The research study, from Stanford’s Institute for Economic Policy Research, is titled “Measuring and Mitigating Racial Disparities in Tax Audits.” Its authors include researchers from Stanford, UChicago, and Michigan’s Evelyn Smith. The main findings of this study seem to be accurately conveyed in the NYT article. Here’s how the research study authors phrase their main point in the discussion section:

“In this paper, we have presented evidence that Black taxpayers are audited at higher rates than non-Black taxpayers, and that this disparity is primarily due to differences in the audit rate between Black and non-Black EITC claimants…we find that the objective of the predictive model underlying audit selection, as well as operational considerations relating to the complexity of audited tax returns, can be critical drivers of disparity.”

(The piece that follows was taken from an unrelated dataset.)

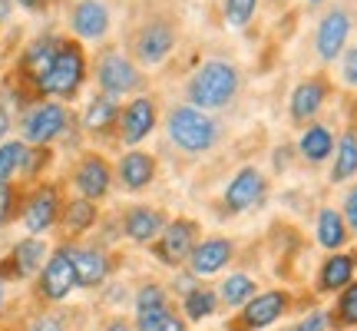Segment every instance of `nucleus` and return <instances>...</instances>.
<instances>
[{"label": "nucleus", "mask_w": 357, "mask_h": 331, "mask_svg": "<svg viewBox=\"0 0 357 331\" xmlns=\"http://www.w3.org/2000/svg\"><path fill=\"white\" fill-rule=\"evenodd\" d=\"M26 156H30L26 142H3V146H0V186H7L13 179V172L24 169Z\"/></svg>", "instance_id": "31"}, {"label": "nucleus", "mask_w": 357, "mask_h": 331, "mask_svg": "<svg viewBox=\"0 0 357 331\" xmlns=\"http://www.w3.org/2000/svg\"><path fill=\"white\" fill-rule=\"evenodd\" d=\"M258 0H225V20L229 27H245L255 13Z\"/></svg>", "instance_id": "35"}, {"label": "nucleus", "mask_w": 357, "mask_h": 331, "mask_svg": "<svg viewBox=\"0 0 357 331\" xmlns=\"http://www.w3.org/2000/svg\"><path fill=\"white\" fill-rule=\"evenodd\" d=\"M20 3H24V7H30V10H33V7H40L43 0H20Z\"/></svg>", "instance_id": "44"}, {"label": "nucleus", "mask_w": 357, "mask_h": 331, "mask_svg": "<svg viewBox=\"0 0 357 331\" xmlns=\"http://www.w3.org/2000/svg\"><path fill=\"white\" fill-rule=\"evenodd\" d=\"M261 196H265V176L255 166H245L225 189V205H229V212H245L261 203Z\"/></svg>", "instance_id": "11"}, {"label": "nucleus", "mask_w": 357, "mask_h": 331, "mask_svg": "<svg viewBox=\"0 0 357 331\" xmlns=\"http://www.w3.org/2000/svg\"><path fill=\"white\" fill-rule=\"evenodd\" d=\"M70 20H73L77 37H83V40H100L109 30V10L102 7L100 0H79L77 7H73Z\"/></svg>", "instance_id": "18"}, {"label": "nucleus", "mask_w": 357, "mask_h": 331, "mask_svg": "<svg viewBox=\"0 0 357 331\" xmlns=\"http://www.w3.org/2000/svg\"><path fill=\"white\" fill-rule=\"evenodd\" d=\"M93 222H96V205L89 203V199H73V203L66 205V212H63L66 232L79 235V232H86Z\"/></svg>", "instance_id": "30"}, {"label": "nucleus", "mask_w": 357, "mask_h": 331, "mask_svg": "<svg viewBox=\"0 0 357 331\" xmlns=\"http://www.w3.org/2000/svg\"><path fill=\"white\" fill-rule=\"evenodd\" d=\"M73 182H77V189H79V196H83V199L96 203V199H102V196L109 192L113 172H109L106 159H100V156H86V159L77 166V172H73Z\"/></svg>", "instance_id": "13"}, {"label": "nucleus", "mask_w": 357, "mask_h": 331, "mask_svg": "<svg viewBox=\"0 0 357 331\" xmlns=\"http://www.w3.org/2000/svg\"><path fill=\"white\" fill-rule=\"evenodd\" d=\"M162 229H166V216L149 205H132L123 219V232L132 242H153V239H159Z\"/></svg>", "instance_id": "17"}, {"label": "nucleus", "mask_w": 357, "mask_h": 331, "mask_svg": "<svg viewBox=\"0 0 357 331\" xmlns=\"http://www.w3.org/2000/svg\"><path fill=\"white\" fill-rule=\"evenodd\" d=\"M30 331H66V328H63V321L60 318H53V315H40V318L30 325Z\"/></svg>", "instance_id": "40"}, {"label": "nucleus", "mask_w": 357, "mask_h": 331, "mask_svg": "<svg viewBox=\"0 0 357 331\" xmlns=\"http://www.w3.org/2000/svg\"><path fill=\"white\" fill-rule=\"evenodd\" d=\"M106 331H132V328H129L123 318H116V321H109V328H106Z\"/></svg>", "instance_id": "41"}, {"label": "nucleus", "mask_w": 357, "mask_h": 331, "mask_svg": "<svg viewBox=\"0 0 357 331\" xmlns=\"http://www.w3.org/2000/svg\"><path fill=\"white\" fill-rule=\"evenodd\" d=\"M7 129H10V116L3 113V106H0V136H3Z\"/></svg>", "instance_id": "42"}, {"label": "nucleus", "mask_w": 357, "mask_h": 331, "mask_svg": "<svg viewBox=\"0 0 357 331\" xmlns=\"http://www.w3.org/2000/svg\"><path fill=\"white\" fill-rule=\"evenodd\" d=\"M328 325H331L328 311H311V315L298 321V325H294L291 331H328Z\"/></svg>", "instance_id": "36"}, {"label": "nucleus", "mask_w": 357, "mask_h": 331, "mask_svg": "<svg viewBox=\"0 0 357 331\" xmlns=\"http://www.w3.org/2000/svg\"><path fill=\"white\" fill-rule=\"evenodd\" d=\"M341 77H344V83L357 87V47H351V50L344 53V64H341Z\"/></svg>", "instance_id": "38"}, {"label": "nucleus", "mask_w": 357, "mask_h": 331, "mask_svg": "<svg viewBox=\"0 0 357 331\" xmlns=\"http://www.w3.org/2000/svg\"><path fill=\"white\" fill-rule=\"evenodd\" d=\"M169 308V298L159 285H142L139 295H136V318H146V315H159Z\"/></svg>", "instance_id": "32"}, {"label": "nucleus", "mask_w": 357, "mask_h": 331, "mask_svg": "<svg viewBox=\"0 0 357 331\" xmlns=\"http://www.w3.org/2000/svg\"><path fill=\"white\" fill-rule=\"evenodd\" d=\"M334 311H337V315H334L337 325H357V281H351L344 292H341Z\"/></svg>", "instance_id": "34"}, {"label": "nucleus", "mask_w": 357, "mask_h": 331, "mask_svg": "<svg viewBox=\"0 0 357 331\" xmlns=\"http://www.w3.org/2000/svg\"><path fill=\"white\" fill-rule=\"evenodd\" d=\"M176 47V30L166 24V20H153V24H146L136 34V57H139L142 64H162L169 53Z\"/></svg>", "instance_id": "10"}, {"label": "nucleus", "mask_w": 357, "mask_h": 331, "mask_svg": "<svg viewBox=\"0 0 357 331\" xmlns=\"http://www.w3.org/2000/svg\"><path fill=\"white\" fill-rule=\"evenodd\" d=\"M60 47H63V43H56V40H37V43L26 50V66H30V73L37 77V83L50 73V66H53V60H56Z\"/></svg>", "instance_id": "28"}, {"label": "nucleus", "mask_w": 357, "mask_h": 331, "mask_svg": "<svg viewBox=\"0 0 357 331\" xmlns=\"http://www.w3.org/2000/svg\"><path fill=\"white\" fill-rule=\"evenodd\" d=\"M235 255V245L229 239H205V242H195L189 255V268L192 275H215L231 262Z\"/></svg>", "instance_id": "12"}, {"label": "nucleus", "mask_w": 357, "mask_h": 331, "mask_svg": "<svg viewBox=\"0 0 357 331\" xmlns=\"http://www.w3.org/2000/svg\"><path fill=\"white\" fill-rule=\"evenodd\" d=\"M66 252H70V262H73L79 288H96V285L106 281V275H109V258H106L100 249H66Z\"/></svg>", "instance_id": "15"}, {"label": "nucleus", "mask_w": 357, "mask_h": 331, "mask_svg": "<svg viewBox=\"0 0 357 331\" xmlns=\"http://www.w3.org/2000/svg\"><path fill=\"white\" fill-rule=\"evenodd\" d=\"M166 126H169V140L189 156L208 153L218 142V123L208 113L195 110V106H176L169 113Z\"/></svg>", "instance_id": "2"}, {"label": "nucleus", "mask_w": 357, "mask_h": 331, "mask_svg": "<svg viewBox=\"0 0 357 331\" xmlns=\"http://www.w3.org/2000/svg\"><path fill=\"white\" fill-rule=\"evenodd\" d=\"M307 3H321V0H307Z\"/></svg>", "instance_id": "46"}, {"label": "nucleus", "mask_w": 357, "mask_h": 331, "mask_svg": "<svg viewBox=\"0 0 357 331\" xmlns=\"http://www.w3.org/2000/svg\"><path fill=\"white\" fill-rule=\"evenodd\" d=\"M24 142H33V146H47L50 140H56L66 129V110L60 103H40L30 113L24 116Z\"/></svg>", "instance_id": "5"}, {"label": "nucleus", "mask_w": 357, "mask_h": 331, "mask_svg": "<svg viewBox=\"0 0 357 331\" xmlns=\"http://www.w3.org/2000/svg\"><path fill=\"white\" fill-rule=\"evenodd\" d=\"M324 96H328V89H324L321 80H305V83H298L291 93V119L294 123L314 119L318 110L324 106Z\"/></svg>", "instance_id": "21"}, {"label": "nucleus", "mask_w": 357, "mask_h": 331, "mask_svg": "<svg viewBox=\"0 0 357 331\" xmlns=\"http://www.w3.org/2000/svg\"><path fill=\"white\" fill-rule=\"evenodd\" d=\"M344 242H347V226H344V219H341V212H334V209H321V216H318V245L337 252Z\"/></svg>", "instance_id": "25"}, {"label": "nucleus", "mask_w": 357, "mask_h": 331, "mask_svg": "<svg viewBox=\"0 0 357 331\" xmlns=\"http://www.w3.org/2000/svg\"><path fill=\"white\" fill-rule=\"evenodd\" d=\"M0 305H3V281H0Z\"/></svg>", "instance_id": "45"}, {"label": "nucleus", "mask_w": 357, "mask_h": 331, "mask_svg": "<svg viewBox=\"0 0 357 331\" xmlns=\"http://www.w3.org/2000/svg\"><path fill=\"white\" fill-rule=\"evenodd\" d=\"M344 226L351 232H354L357 235V186H351V189H347V196H344Z\"/></svg>", "instance_id": "37"}, {"label": "nucleus", "mask_w": 357, "mask_h": 331, "mask_svg": "<svg viewBox=\"0 0 357 331\" xmlns=\"http://www.w3.org/2000/svg\"><path fill=\"white\" fill-rule=\"evenodd\" d=\"M10 17V0H0V24Z\"/></svg>", "instance_id": "43"}, {"label": "nucleus", "mask_w": 357, "mask_h": 331, "mask_svg": "<svg viewBox=\"0 0 357 331\" xmlns=\"http://www.w3.org/2000/svg\"><path fill=\"white\" fill-rule=\"evenodd\" d=\"M116 116H119V110H116V100L113 96H96V100L86 106V116H83V126L93 129V133H100V129L106 126H113L116 123Z\"/></svg>", "instance_id": "29"}, {"label": "nucleus", "mask_w": 357, "mask_h": 331, "mask_svg": "<svg viewBox=\"0 0 357 331\" xmlns=\"http://www.w3.org/2000/svg\"><path fill=\"white\" fill-rule=\"evenodd\" d=\"M195 235H199V222H192V219L166 222V229L155 239V258L166 265H182L195 249Z\"/></svg>", "instance_id": "4"}, {"label": "nucleus", "mask_w": 357, "mask_h": 331, "mask_svg": "<svg viewBox=\"0 0 357 331\" xmlns=\"http://www.w3.org/2000/svg\"><path fill=\"white\" fill-rule=\"evenodd\" d=\"M73 288H79V285H77L73 262H70V252H66V249H56V252L47 258V265L40 268V295L50 298V302H63Z\"/></svg>", "instance_id": "6"}, {"label": "nucleus", "mask_w": 357, "mask_h": 331, "mask_svg": "<svg viewBox=\"0 0 357 331\" xmlns=\"http://www.w3.org/2000/svg\"><path fill=\"white\" fill-rule=\"evenodd\" d=\"M354 172H357V133H344L341 142L334 146L331 182H347Z\"/></svg>", "instance_id": "24"}, {"label": "nucleus", "mask_w": 357, "mask_h": 331, "mask_svg": "<svg viewBox=\"0 0 357 331\" xmlns=\"http://www.w3.org/2000/svg\"><path fill=\"white\" fill-rule=\"evenodd\" d=\"M238 93V70L229 60H205L189 80V100L195 110H222Z\"/></svg>", "instance_id": "1"}, {"label": "nucleus", "mask_w": 357, "mask_h": 331, "mask_svg": "<svg viewBox=\"0 0 357 331\" xmlns=\"http://www.w3.org/2000/svg\"><path fill=\"white\" fill-rule=\"evenodd\" d=\"M347 37H351V13L344 7H334L321 17L318 34H314V47H318L321 60H334L341 57V50L347 47Z\"/></svg>", "instance_id": "7"}, {"label": "nucleus", "mask_w": 357, "mask_h": 331, "mask_svg": "<svg viewBox=\"0 0 357 331\" xmlns=\"http://www.w3.org/2000/svg\"><path fill=\"white\" fill-rule=\"evenodd\" d=\"M155 126V106L153 100H146V96H139V100H132L123 110V142H129V146H136V142H142L149 133H153Z\"/></svg>", "instance_id": "16"}, {"label": "nucleus", "mask_w": 357, "mask_h": 331, "mask_svg": "<svg viewBox=\"0 0 357 331\" xmlns=\"http://www.w3.org/2000/svg\"><path fill=\"white\" fill-rule=\"evenodd\" d=\"M182 311L189 321H202V318H212L218 311V295L205 285H195L185 298H182Z\"/></svg>", "instance_id": "26"}, {"label": "nucleus", "mask_w": 357, "mask_h": 331, "mask_svg": "<svg viewBox=\"0 0 357 331\" xmlns=\"http://www.w3.org/2000/svg\"><path fill=\"white\" fill-rule=\"evenodd\" d=\"M96 80H100L106 96H123V93H132L139 87V73L123 53H106L96 66Z\"/></svg>", "instance_id": "8"}, {"label": "nucleus", "mask_w": 357, "mask_h": 331, "mask_svg": "<svg viewBox=\"0 0 357 331\" xmlns=\"http://www.w3.org/2000/svg\"><path fill=\"white\" fill-rule=\"evenodd\" d=\"M83 73H86L83 53H79L73 43H63L50 66V73L40 80V89L50 93V96H73L79 89V83H83Z\"/></svg>", "instance_id": "3"}, {"label": "nucleus", "mask_w": 357, "mask_h": 331, "mask_svg": "<svg viewBox=\"0 0 357 331\" xmlns=\"http://www.w3.org/2000/svg\"><path fill=\"white\" fill-rule=\"evenodd\" d=\"M153 179H155V159L149 153L132 149V153H126L119 159V182H123L129 192L146 189Z\"/></svg>", "instance_id": "19"}, {"label": "nucleus", "mask_w": 357, "mask_h": 331, "mask_svg": "<svg viewBox=\"0 0 357 331\" xmlns=\"http://www.w3.org/2000/svg\"><path fill=\"white\" fill-rule=\"evenodd\" d=\"M354 265H357V255L334 252L318 272V288L321 292H344L351 285V279H354Z\"/></svg>", "instance_id": "20"}, {"label": "nucleus", "mask_w": 357, "mask_h": 331, "mask_svg": "<svg viewBox=\"0 0 357 331\" xmlns=\"http://www.w3.org/2000/svg\"><path fill=\"white\" fill-rule=\"evenodd\" d=\"M298 149L305 156L307 163H324L328 156L334 153V136L328 126H307L301 142H298Z\"/></svg>", "instance_id": "23"}, {"label": "nucleus", "mask_w": 357, "mask_h": 331, "mask_svg": "<svg viewBox=\"0 0 357 331\" xmlns=\"http://www.w3.org/2000/svg\"><path fill=\"white\" fill-rule=\"evenodd\" d=\"M10 212H13V189L10 186H0V226L10 219Z\"/></svg>", "instance_id": "39"}, {"label": "nucleus", "mask_w": 357, "mask_h": 331, "mask_svg": "<svg viewBox=\"0 0 357 331\" xmlns=\"http://www.w3.org/2000/svg\"><path fill=\"white\" fill-rule=\"evenodd\" d=\"M56 216H60V196H56V189L53 186H43V189H37L33 196H30V203H26L24 209V226L26 232H47L56 222Z\"/></svg>", "instance_id": "14"}, {"label": "nucleus", "mask_w": 357, "mask_h": 331, "mask_svg": "<svg viewBox=\"0 0 357 331\" xmlns=\"http://www.w3.org/2000/svg\"><path fill=\"white\" fill-rule=\"evenodd\" d=\"M284 311H288V295L284 292H261V295H255L252 302H245V311H242V318H238V328L235 331L268 328V325L278 321Z\"/></svg>", "instance_id": "9"}, {"label": "nucleus", "mask_w": 357, "mask_h": 331, "mask_svg": "<svg viewBox=\"0 0 357 331\" xmlns=\"http://www.w3.org/2000/svg\"><path fill=\"white\" fill-rule=\"evenodd\" d=\"M218 298L229 308L245 305V302L255 298V281L248 279V275H242V272H235V275H229V279L218 285Z\"/></svg>", "instance_id": "27"}, {"label": "nucleus", "mask_w": 357, "mask_h": 331, "mask_svg": "<svg viewBox=\"0 0 357 331\" xmlns=\"http://www.w3.org/2000/svg\"><path fill=\"white\" fill-rule=\"evenodd\" d=\"M136 331H185V321L178 318L172 308H166V311H159V315L136 318Z\"/></svg>", "instance_id": "33"}, {"label": "nucleus", "mask_w": 357, "mask_h": 331, "mask_svg": "<svg viewBox=\"0 0 357 331\" xmlns=\"http://www.w3.org/2000/svg\"><path fill=\"white\" fill-rule=\"evenodd\" d=\"M47 265V245L40 242L37 235H30V239H20V242L13 245V272L17 275H37L40 268Z\"/></svg>", "instance_id": "22"}]
</instances>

Tankersley echoes this finding well in his NYT article and doesn’t make any major extrapolations.  While the study includes a lot of background information and minute details of US tax policy, the article still provides the necessary nuances to understand the main thrust of the paper. The researchers also mention the constraints of their work, noting that audit selection is a small slice of tax policy and that they cannot account for all the constraints that the IRS faces. This is one thing not included in the NYT article. In total, though, there are no major differences between the findings of the study and Tankersley’s presentation of them.

One thing the NYT article leaves out is the novelty of the research paper. Previous attempts to analyze racial disparity in tax data has been hamstrung by the fact that taxes do not have associated racial information. The researchers were able to overcome this hurdle by using Bayesian Improved First Name Surname Geocoding, which involved matching census records with tax audit records and generating a probability that a given respondent was Black. General Bayesian Improved Surname Geocoding is “widely applied in academic studies and is recommended when race is missing by the National Academy of Medicine.” The study authors also developed their own algorithm to produce an estimated disparity from their race predictions, although the actual methodology is a bit complex for this article. In any case, this study is a landmark in creative methodology for studying tax policy.

The QMSS Connection

Students may remember geocoding as an essential part of Geographic Information Systems, or GIS. We cover the basic concepts of GIS in QMSS 301, but dedicated courses at the University cover geocoding extensively and even involve students doing some of their own geocoding. The application of GIS to a social problem such as racial disparities in a data-driven system like tax auditing is quintessentially QMSS. This Stanford study is an example of scholars applying innovative methodology to a massive body of data in order to solve a social ill.